*Task item*
If a line in the entries below contains "water", copy it.

(Dataset entries)
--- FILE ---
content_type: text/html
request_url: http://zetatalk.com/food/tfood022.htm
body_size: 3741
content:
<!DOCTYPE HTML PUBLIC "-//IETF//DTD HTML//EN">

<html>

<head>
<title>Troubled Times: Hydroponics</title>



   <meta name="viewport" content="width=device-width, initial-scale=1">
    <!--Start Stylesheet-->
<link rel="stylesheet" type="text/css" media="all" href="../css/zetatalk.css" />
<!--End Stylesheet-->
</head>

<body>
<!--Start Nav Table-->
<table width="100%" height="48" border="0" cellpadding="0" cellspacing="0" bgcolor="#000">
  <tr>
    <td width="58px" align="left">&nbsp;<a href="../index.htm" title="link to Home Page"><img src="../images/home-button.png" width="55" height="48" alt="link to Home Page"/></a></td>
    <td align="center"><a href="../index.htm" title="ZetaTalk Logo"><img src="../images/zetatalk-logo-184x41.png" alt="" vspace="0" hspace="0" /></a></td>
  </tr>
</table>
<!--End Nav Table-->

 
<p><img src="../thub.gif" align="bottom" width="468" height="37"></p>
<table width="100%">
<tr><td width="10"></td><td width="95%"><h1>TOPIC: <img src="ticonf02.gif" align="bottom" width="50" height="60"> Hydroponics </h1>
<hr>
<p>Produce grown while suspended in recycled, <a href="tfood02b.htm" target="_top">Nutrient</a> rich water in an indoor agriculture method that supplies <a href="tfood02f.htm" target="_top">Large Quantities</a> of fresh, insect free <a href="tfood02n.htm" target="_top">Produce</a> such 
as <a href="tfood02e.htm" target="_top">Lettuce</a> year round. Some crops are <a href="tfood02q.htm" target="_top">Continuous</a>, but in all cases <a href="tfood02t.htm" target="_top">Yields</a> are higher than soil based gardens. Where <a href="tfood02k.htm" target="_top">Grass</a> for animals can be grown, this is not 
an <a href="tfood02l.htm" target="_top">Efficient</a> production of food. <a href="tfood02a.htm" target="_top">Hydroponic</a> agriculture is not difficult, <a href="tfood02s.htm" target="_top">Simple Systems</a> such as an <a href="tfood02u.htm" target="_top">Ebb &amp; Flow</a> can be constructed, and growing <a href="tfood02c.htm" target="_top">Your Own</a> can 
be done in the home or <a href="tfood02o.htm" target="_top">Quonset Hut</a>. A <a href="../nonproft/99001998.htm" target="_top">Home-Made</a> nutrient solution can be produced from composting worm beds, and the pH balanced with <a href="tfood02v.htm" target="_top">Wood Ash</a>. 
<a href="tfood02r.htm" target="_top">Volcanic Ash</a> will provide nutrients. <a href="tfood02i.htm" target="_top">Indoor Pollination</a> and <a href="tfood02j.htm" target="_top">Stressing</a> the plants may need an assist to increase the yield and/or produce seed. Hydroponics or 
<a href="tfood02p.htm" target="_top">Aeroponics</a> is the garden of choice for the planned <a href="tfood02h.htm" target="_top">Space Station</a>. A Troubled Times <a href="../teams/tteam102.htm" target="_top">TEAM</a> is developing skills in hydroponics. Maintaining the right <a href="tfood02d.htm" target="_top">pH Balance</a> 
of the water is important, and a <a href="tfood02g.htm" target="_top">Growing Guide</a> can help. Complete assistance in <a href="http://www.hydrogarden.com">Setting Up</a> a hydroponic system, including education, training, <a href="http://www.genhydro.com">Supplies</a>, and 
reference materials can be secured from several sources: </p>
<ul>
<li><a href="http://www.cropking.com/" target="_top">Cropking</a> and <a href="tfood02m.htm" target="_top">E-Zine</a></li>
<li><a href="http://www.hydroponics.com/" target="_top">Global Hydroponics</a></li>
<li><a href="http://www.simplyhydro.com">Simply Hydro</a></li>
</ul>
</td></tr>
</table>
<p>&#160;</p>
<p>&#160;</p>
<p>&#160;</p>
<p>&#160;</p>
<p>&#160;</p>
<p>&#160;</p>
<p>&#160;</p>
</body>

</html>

*Task answer*
<p>Produce grown while suspended in recycled, <a href="tfood02b.htm" target="_top">Nutrient</a> rich water in an indoor agriculture method that supplies <a href="tfood02f.htm" target="_top">Large Quantities</a> of fresh, insect free <a href="tfood02n.htm" target="_top">Produce</a> such 
of the water is important, and a <a href="tfood02g.htm" target="_top">Growing Guide</a> can help. Complete assistance in <a href="http://www.hydrogarden.com">Setting Up</a> a hydroponic system, including education, training, <a href="http://www.genhydro.com">Supplies</a>, and 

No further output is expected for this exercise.